I venti catabatici, noti anche come "venti di caduta", rappresentano un fenomeno meteorologico che si manifesta in regioni caratterizzate da un'elevata topografia, come montagne, altipiani o, più comunemente, calotte glaciali e ghiacciai. Il termine stesso deriva dal greco antico katabasis, che significa "discesa", un nome che riassume perfettamente il meccanismo di base di questi venti.

Il processo ha inizio quando l'aria a contatto con una vasta e alta superficie (ad esempio una calotta polare o un ghiacciaio alpino) si raffredda. Questo raffreddamento può avvenire per irraggiamento notturno, in cui la superficie terrestre disperde calore nell'atmosfera, o per semplice conduzione termica, a causa del contatto con il ghiaccio o la neve. L'aria fredda, per le sue proprietà fisiche, è più densa e pesante rispetto all'aria più calda circostante. Questa differenza di densità la rende instabile. Sotto l'influenza della forza di gravità, l'aria fredda inizia a scivolare lungo i pendii, seguendo le pendenze del terreno. Durante la sua discesa, questo flusso d'aria si comprime e si riscalda leggermente, ma non abbastanza da superare l'effetto del raffreddamento iniziale. La forza di gravità continua ad accelerare il vento man mano che scende, spesso incanalandolo in valli o canyon, dove può raggiungere velocità notevoli e diventare un vento violento e turbolento.

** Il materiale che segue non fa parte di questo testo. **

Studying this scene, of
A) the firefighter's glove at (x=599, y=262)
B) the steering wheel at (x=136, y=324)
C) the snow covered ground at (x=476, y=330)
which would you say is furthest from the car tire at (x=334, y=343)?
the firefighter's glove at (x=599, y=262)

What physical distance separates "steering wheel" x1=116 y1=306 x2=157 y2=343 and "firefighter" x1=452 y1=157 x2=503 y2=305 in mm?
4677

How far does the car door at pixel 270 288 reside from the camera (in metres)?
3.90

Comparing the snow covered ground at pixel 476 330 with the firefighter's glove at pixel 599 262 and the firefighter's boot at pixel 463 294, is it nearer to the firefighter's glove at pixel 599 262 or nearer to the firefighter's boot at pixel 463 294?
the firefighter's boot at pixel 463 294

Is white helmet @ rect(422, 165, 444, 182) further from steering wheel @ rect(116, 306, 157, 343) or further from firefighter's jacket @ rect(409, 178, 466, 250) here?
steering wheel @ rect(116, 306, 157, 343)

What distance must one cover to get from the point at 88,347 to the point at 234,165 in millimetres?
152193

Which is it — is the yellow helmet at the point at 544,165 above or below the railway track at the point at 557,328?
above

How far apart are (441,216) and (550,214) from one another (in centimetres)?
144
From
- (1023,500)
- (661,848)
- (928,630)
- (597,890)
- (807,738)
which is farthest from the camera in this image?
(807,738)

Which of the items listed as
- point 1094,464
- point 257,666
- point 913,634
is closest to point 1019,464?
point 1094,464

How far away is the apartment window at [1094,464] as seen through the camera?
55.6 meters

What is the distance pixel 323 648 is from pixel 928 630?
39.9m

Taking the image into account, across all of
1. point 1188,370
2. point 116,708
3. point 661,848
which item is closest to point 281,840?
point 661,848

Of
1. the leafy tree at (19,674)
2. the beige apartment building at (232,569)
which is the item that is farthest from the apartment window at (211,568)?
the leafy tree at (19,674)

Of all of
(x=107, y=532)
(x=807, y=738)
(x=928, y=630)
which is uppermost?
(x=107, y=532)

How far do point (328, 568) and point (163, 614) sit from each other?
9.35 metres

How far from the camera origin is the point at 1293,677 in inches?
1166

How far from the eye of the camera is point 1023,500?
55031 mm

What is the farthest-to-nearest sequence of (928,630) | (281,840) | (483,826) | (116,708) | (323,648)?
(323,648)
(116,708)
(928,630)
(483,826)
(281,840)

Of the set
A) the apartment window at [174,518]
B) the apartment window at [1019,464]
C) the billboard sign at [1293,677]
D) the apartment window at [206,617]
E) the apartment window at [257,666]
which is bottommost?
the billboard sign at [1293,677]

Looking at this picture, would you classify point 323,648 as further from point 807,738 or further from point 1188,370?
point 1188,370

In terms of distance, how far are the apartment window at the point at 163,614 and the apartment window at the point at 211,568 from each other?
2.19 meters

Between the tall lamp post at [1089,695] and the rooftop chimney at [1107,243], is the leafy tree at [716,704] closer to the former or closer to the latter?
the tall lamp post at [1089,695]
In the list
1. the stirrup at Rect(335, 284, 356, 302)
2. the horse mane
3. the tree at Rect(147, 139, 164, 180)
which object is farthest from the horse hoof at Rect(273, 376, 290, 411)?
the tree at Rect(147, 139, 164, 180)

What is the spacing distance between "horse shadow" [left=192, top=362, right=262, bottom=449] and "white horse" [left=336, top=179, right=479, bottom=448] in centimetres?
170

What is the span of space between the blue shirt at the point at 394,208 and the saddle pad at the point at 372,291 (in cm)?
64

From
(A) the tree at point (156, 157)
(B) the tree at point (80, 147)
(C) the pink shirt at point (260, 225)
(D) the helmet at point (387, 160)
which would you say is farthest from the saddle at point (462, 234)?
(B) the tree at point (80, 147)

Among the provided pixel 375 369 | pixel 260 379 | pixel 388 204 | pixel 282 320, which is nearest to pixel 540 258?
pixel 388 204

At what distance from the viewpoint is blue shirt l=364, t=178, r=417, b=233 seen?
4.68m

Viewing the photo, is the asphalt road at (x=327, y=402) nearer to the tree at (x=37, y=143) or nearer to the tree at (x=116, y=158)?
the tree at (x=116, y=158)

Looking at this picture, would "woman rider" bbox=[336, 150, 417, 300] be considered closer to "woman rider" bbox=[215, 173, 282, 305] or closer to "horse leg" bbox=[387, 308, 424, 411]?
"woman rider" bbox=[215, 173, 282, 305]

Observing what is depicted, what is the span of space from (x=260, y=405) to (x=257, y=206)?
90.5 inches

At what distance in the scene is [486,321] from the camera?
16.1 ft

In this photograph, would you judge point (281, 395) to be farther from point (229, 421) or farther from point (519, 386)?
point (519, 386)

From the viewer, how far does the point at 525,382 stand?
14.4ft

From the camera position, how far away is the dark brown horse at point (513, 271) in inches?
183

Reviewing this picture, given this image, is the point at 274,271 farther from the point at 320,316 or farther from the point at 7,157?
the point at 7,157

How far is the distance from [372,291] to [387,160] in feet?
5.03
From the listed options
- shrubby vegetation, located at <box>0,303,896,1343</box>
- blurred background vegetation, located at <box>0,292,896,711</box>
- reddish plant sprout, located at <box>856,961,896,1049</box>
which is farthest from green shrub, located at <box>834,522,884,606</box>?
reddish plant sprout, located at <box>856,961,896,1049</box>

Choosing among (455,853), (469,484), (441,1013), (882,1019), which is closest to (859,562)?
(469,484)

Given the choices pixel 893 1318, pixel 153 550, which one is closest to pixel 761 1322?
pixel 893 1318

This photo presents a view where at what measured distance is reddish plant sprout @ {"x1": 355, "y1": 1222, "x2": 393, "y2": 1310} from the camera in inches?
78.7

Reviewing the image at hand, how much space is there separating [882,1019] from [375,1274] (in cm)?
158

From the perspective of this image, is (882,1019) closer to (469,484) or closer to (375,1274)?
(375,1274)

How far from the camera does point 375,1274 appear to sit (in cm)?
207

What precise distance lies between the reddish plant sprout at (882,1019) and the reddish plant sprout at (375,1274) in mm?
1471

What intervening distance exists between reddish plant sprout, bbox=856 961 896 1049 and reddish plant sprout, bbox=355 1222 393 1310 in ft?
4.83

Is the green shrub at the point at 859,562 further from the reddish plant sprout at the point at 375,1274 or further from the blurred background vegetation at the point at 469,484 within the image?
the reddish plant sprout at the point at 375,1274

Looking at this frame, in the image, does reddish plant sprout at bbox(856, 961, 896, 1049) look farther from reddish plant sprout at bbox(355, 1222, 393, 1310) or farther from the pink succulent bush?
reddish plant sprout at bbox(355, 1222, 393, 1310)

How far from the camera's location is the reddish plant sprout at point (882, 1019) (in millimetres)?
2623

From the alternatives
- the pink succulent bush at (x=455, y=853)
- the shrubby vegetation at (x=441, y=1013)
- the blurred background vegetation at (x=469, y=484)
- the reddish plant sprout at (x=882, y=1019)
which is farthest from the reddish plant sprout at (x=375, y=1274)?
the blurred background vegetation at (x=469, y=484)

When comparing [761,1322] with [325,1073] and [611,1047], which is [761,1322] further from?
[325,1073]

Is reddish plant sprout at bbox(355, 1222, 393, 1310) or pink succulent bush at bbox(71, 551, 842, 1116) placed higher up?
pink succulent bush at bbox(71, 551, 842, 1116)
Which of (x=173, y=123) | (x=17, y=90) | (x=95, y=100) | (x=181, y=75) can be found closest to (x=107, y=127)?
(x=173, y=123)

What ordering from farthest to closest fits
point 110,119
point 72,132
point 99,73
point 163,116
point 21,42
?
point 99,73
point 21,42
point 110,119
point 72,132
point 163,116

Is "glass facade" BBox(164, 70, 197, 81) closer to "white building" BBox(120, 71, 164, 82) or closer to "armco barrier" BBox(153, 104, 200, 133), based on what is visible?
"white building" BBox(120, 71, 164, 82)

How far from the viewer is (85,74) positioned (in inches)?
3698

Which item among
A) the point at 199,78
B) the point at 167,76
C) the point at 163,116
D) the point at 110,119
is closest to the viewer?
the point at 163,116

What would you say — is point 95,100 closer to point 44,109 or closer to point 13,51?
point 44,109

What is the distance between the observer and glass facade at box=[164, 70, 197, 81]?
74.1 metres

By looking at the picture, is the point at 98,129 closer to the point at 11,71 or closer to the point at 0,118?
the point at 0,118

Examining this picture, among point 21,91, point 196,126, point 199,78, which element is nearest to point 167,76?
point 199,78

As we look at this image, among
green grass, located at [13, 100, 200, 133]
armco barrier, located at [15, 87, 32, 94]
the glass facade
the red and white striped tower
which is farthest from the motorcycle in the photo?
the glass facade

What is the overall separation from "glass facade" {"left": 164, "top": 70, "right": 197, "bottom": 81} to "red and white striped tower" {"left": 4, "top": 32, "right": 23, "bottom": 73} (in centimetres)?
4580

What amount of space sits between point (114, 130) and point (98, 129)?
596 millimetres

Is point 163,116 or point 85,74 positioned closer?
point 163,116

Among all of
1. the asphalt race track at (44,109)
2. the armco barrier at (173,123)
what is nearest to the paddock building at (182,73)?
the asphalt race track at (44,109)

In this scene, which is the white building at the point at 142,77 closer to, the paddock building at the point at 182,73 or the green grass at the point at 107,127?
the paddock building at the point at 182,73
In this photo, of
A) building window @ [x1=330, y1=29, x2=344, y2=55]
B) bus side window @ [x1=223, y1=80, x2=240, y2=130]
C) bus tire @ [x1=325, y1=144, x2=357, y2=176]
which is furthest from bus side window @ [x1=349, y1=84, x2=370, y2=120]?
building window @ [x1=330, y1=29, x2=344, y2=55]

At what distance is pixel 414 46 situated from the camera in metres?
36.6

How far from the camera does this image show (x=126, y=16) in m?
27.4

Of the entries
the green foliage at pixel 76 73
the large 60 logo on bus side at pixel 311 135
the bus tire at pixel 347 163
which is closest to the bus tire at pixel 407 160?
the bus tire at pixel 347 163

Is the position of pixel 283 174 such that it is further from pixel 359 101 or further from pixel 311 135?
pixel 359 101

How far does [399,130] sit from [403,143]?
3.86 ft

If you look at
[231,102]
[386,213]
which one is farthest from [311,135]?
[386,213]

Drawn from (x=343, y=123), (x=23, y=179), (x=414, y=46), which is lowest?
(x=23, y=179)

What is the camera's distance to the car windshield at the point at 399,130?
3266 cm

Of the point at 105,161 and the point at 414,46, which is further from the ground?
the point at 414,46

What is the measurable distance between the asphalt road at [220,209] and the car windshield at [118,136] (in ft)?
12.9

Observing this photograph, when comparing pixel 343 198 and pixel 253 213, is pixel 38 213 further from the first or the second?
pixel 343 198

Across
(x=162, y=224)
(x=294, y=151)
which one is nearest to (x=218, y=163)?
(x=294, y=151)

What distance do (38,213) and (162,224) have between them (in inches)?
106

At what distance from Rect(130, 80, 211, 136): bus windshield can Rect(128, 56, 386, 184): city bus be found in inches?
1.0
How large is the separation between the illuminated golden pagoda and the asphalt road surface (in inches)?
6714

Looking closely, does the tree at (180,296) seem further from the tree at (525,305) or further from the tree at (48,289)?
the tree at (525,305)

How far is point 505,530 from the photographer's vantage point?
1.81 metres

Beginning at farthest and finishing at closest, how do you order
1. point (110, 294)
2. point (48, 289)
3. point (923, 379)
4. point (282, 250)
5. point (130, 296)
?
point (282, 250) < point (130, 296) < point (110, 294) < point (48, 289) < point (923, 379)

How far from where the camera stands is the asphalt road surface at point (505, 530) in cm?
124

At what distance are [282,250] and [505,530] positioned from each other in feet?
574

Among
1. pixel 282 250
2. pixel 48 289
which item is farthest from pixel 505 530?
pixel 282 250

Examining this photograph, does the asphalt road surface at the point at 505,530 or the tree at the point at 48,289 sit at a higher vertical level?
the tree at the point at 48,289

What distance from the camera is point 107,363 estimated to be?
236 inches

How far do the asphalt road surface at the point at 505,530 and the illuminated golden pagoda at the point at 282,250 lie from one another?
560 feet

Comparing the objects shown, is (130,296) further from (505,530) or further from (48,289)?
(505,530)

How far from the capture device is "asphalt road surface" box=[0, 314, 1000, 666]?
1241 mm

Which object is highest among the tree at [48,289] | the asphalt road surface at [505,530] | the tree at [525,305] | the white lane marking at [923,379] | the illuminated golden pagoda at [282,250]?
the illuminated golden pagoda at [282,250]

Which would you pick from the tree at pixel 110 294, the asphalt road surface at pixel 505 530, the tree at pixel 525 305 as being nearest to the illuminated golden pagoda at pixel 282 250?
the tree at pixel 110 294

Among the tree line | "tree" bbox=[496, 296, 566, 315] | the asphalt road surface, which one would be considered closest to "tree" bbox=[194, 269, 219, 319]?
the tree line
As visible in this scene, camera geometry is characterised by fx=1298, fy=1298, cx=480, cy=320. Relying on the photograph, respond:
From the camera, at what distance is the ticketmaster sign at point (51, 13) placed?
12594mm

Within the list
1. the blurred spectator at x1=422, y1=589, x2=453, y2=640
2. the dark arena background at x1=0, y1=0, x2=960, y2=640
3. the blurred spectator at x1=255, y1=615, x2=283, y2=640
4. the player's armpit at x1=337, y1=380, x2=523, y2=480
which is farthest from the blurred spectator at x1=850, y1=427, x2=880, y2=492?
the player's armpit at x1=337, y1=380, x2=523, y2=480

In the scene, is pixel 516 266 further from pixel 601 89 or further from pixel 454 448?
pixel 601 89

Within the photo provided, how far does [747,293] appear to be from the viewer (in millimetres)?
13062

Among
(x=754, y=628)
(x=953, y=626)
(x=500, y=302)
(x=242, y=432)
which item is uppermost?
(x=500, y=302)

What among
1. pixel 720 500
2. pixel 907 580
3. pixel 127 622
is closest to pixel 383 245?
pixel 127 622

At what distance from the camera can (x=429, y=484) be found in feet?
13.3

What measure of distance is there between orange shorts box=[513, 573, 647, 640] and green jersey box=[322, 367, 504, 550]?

A differenza dei venti anabatici, che sono brezze diurna che salgono lungo i pendii riscaldati dal sole, i venti catabatici sono tipicamente un fenomeno notturno o che si verifica in condizioni di cielo sereno, quando il raffreddamento della superficie è più efficiente.

Caratteristiche e Classificazione dei venti catabatici

Sebbene il meccanismo di base sia lo stesso, i venti catabatici possono variare notevolmente in termini di intensità e caratteristiche, a seconda della loro origine geografica e delle condizioni atmosferiche.

  • Venti catabatici polari: Sono i più potenti del pianeta. Si formano sulla superficie delle calotte glaciali dell'Antartide e della Groenlandia. Qui, l'aria si raffredda intensamente per irraggiamento notturno e per il contatto con il ghiaccio. La discesa su pendenze relativamente dolci, ma su vaste distanze, permette ai venti di accelerare fino a raggiungere velocità superiori ai 300 km/h in alcune aree costiere dell'Antartide. Questi venti giocano un ruolo fondamentale nella circolazione atmosferica globale e nella formazione del ghiaccio marino.
  • Venti catabatici di media latitudine: Sono più comuni e sono influenzati dalla topografia locale. Esempi celebri includono:
    • La Bora: un vento freddo e secco che scende dalla catena montuosa delle Alpi Dinariche verso il Mar Adriatico. È noto per le sue raffiche violente e improvvise che rendono la navigazione pericolosa.
    • Il Mistral (Maestrale): si origina quando correnti di aria polare o artica irrompono nel Mar Mediterraneo occidentale dalle coste della Provenza dal Massiccio Centrale francese e scende lungo la valle del Rodano verso il Mar Mediterraneo. Spesso è un vento secco e freddo che porta condizioni di bel tempo, ma anche significative riduzioni di temperatura e raffiche forti, causate dall'accelerazione delle masse d'aria lungo i versanti sottovento.
    • Il Föhn: un caso particolare. È un vento caldo e secco che si verifica quando l'aria attraversa una catena montuosa. Sebbene la sua discesa sia tecnicamente un processo catabatico, la sua caratteristica distintiva è il riscaldamento per compressione che si verifica durante la caduta, rendendolo un vento caldo, a differenza della maggior parte dei venti catabatici che sono freddi.

La discesa di un vento catabatico
La discesa per gravità di un vento catabatico.
La bora
La Bora sul Mare Adriatico che si getta tra la costa dalmata della Croazia e l'isola di Pag.